### Lista de tarefas
**A.** Que dois problemas da crítica cinematográfica pretende pôr a nu o texto crítico sobre «Fight Club»?
**B.** Redija a continuação do texto crítico sobre «Fight Club» a partir do ponto em que este termina.

### Página
* * * * *

É certo que "Fight
Club" não pde deixar de provocar uma certa desilusão.
Sobretudo, e esse foi o maior pecado apontado por alguns espectadores,
porque a parte final do filme encaminha-o para um desenlace suavizante,
quase medroso, como se realizador, produtores e argumentista
receassem as consequências de um discurso sobre a violência
que a exibisse sem a interpretar e a sublimar.
Também não é dificícil concordar
que o filme possui demasiada informação para o
formato típico de Hollywood (não que isso seja
um defeito, pelo contrário, há cineastas que não
se inibem em alongar a duração do filme, sem com
isso afugentar espectadores, como acontece, por exemplo, com
Scorcese ou James Cameron).
Ou seja: "Fight Club" não é um filme
sem mácula, e este texto não pretende justificar
eventuais fraquezas. Pretende apenas, partindo dele, pôr
a nu aquilo que parecem ser dois problemas da crítica
cinematográfica em geral, e da portuguesa em particular:
em primeiro lugar, a tendência para moralizar o juízo
crítico; em segundo lugar, a incapacidade de, muitas vezes,
ligar os objectos cinematográficos com as marcas do seu
tempo. Não podendo expor todos os argumentos em tão
curto espaço, aqui ficam algumas ideias sobre estes dois
pontos.

* * * * *

### Dados fornecidos
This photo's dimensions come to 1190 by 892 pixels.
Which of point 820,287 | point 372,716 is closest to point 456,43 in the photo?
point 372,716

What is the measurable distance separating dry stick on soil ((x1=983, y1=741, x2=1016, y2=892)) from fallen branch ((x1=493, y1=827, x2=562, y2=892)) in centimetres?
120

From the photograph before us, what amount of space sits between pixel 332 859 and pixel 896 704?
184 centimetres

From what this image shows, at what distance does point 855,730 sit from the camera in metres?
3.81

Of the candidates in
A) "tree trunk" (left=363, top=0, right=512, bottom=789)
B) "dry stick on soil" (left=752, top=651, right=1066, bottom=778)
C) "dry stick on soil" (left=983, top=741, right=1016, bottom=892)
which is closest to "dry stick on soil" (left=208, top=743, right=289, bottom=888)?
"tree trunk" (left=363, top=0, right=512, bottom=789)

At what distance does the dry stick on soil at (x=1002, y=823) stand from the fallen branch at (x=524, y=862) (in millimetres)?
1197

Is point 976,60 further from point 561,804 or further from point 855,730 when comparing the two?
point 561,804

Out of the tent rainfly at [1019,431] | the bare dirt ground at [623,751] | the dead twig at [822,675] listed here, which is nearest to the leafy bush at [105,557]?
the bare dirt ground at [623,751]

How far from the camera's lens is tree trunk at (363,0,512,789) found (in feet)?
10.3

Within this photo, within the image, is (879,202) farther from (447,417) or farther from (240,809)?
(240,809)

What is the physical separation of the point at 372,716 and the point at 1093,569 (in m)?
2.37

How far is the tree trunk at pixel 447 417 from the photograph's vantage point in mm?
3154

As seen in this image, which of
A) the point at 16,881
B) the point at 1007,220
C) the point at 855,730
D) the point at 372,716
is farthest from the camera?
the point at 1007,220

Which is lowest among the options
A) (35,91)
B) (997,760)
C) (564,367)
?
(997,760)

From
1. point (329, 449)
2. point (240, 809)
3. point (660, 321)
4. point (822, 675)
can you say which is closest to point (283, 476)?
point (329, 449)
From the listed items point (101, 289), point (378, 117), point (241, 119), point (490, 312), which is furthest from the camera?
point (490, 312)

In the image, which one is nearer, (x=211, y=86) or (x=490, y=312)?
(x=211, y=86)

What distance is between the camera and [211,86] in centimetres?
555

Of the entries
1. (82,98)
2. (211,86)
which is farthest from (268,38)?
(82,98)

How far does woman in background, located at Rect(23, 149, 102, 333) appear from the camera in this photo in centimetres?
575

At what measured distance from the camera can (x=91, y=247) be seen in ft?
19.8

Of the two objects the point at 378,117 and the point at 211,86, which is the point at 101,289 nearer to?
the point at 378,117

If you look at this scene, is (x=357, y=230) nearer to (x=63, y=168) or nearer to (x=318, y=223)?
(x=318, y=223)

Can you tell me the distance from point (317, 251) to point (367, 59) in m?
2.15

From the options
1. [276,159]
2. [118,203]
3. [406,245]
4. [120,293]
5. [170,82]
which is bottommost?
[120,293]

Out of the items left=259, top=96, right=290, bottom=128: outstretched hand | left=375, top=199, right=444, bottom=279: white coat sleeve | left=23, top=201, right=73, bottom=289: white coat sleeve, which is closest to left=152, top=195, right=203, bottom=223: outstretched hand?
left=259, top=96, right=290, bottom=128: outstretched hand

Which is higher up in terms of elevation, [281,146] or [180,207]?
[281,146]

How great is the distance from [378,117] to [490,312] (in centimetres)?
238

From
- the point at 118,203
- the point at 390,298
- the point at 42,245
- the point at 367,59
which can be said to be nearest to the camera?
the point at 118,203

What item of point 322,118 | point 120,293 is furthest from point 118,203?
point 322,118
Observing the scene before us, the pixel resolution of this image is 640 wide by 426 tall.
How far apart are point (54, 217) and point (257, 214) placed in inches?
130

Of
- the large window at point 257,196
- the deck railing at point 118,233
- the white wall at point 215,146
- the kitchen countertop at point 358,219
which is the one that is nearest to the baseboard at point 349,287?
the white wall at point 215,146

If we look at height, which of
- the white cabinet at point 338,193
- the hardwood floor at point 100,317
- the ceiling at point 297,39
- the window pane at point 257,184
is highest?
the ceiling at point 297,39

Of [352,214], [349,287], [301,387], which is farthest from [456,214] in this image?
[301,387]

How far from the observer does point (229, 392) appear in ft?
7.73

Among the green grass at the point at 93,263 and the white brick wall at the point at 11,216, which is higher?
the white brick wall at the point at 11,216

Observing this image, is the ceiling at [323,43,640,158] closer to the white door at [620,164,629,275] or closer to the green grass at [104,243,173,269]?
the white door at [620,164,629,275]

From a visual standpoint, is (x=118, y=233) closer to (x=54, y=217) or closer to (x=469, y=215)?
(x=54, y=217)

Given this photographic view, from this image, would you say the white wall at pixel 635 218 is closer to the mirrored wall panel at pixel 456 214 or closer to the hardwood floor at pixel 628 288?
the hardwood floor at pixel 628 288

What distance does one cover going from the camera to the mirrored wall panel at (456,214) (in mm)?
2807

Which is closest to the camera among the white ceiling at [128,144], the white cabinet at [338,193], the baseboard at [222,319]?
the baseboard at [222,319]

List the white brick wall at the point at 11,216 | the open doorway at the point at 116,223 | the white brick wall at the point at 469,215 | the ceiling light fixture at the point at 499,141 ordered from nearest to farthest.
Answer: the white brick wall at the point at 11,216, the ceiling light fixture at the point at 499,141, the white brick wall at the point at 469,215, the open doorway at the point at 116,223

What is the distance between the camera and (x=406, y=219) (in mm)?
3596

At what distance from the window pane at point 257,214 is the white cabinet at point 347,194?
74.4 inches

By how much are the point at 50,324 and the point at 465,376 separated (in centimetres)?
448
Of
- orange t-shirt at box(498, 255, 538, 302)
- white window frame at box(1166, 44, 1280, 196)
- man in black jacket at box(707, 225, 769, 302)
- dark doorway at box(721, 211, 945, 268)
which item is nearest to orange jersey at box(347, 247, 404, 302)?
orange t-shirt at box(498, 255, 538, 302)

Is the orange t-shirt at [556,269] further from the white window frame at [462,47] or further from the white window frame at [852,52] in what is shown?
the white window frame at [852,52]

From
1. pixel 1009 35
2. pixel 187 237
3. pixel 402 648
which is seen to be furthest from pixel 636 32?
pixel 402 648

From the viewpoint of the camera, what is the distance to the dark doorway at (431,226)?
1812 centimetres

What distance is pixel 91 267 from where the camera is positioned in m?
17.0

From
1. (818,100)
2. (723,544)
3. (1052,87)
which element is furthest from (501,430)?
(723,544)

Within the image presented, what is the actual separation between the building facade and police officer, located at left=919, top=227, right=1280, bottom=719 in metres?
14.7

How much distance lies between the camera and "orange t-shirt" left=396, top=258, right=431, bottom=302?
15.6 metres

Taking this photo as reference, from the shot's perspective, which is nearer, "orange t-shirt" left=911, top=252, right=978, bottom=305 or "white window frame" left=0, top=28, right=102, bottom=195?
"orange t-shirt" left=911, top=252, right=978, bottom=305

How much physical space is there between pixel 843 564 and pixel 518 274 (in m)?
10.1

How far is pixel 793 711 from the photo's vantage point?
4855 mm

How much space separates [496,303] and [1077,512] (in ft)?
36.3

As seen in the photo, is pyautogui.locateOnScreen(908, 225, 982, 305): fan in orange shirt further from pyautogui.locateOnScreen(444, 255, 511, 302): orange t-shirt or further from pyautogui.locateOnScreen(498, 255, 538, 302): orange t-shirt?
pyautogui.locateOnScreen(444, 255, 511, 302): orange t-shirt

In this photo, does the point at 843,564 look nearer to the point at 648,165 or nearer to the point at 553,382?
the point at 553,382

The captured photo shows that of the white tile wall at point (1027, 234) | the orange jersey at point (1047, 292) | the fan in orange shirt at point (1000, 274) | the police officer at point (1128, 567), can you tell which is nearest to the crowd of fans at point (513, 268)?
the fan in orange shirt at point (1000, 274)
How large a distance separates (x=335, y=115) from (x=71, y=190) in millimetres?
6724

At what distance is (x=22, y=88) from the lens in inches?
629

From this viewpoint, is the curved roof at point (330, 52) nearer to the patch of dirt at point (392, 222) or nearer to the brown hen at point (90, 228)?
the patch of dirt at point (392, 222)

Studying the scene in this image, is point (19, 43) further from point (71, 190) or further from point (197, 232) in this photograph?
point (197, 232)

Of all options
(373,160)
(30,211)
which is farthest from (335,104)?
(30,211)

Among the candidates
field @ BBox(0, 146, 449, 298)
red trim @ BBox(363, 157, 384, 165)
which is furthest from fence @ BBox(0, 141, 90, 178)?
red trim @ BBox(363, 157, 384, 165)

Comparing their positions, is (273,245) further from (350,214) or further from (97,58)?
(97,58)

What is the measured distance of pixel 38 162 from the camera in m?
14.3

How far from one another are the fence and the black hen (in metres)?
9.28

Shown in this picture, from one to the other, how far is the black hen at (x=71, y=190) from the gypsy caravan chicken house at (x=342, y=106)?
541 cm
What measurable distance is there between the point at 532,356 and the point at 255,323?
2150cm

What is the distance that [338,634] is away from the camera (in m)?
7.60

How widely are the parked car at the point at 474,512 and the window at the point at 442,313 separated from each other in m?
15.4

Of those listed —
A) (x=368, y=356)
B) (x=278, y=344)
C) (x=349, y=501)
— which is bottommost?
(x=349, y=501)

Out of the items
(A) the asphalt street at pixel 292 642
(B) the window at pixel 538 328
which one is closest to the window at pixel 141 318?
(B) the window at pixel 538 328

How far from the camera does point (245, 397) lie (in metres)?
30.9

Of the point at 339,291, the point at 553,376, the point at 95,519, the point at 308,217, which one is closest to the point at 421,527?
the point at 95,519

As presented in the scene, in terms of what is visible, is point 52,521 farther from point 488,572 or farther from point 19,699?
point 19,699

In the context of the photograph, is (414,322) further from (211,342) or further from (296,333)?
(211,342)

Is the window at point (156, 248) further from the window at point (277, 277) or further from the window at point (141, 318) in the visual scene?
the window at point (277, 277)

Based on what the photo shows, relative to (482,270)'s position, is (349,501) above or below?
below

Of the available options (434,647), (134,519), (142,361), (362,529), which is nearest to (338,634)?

* * * * *

### Respostas por tarefa
**A.** A tendência para moralizar o juízo crítico e a incapacidade de, muitas vezes, ligar os objectos cinematográficos com as marcas do seu tempo.

**B.**
Há naturalmente um espaço para a avaliação
moral de uma obra de arte, e a crítica, enquanto manifesto
livre da opinião, assente apenas e necessariamente sobre
a argumentação e a retórica, tem todo o
direito a emitir juízos de valor. Aquilo que se apresenta
como pouco aceitável é que, por vezes, esse seja
o critério primordial e condutor. Vem isto a propósito
das acusações de fascismo com que alguns críticos
e analistas se referiram ao filme de David Fincher. Ora, "Fight
Club" não é um filme inocente, decerto nunca
o pretendeu ser e dificilmente o conseguiria ser. O que acontece
é que, por não ser um filme de mensagem explícita,
suscita obrigatoriamente diversos níveis e esforços
de leitura, e qualquer catalogação ou qualquer
etiqueta não só se tornam perigosas como insuficientes
e até abusivas. Aliás, estranho é que um
filme que tão frontal e tão visceralmente questiona
o espaço social, as condições de cidadania
e o ideário da nossa época tenha provocado tão
pouca controvérsia.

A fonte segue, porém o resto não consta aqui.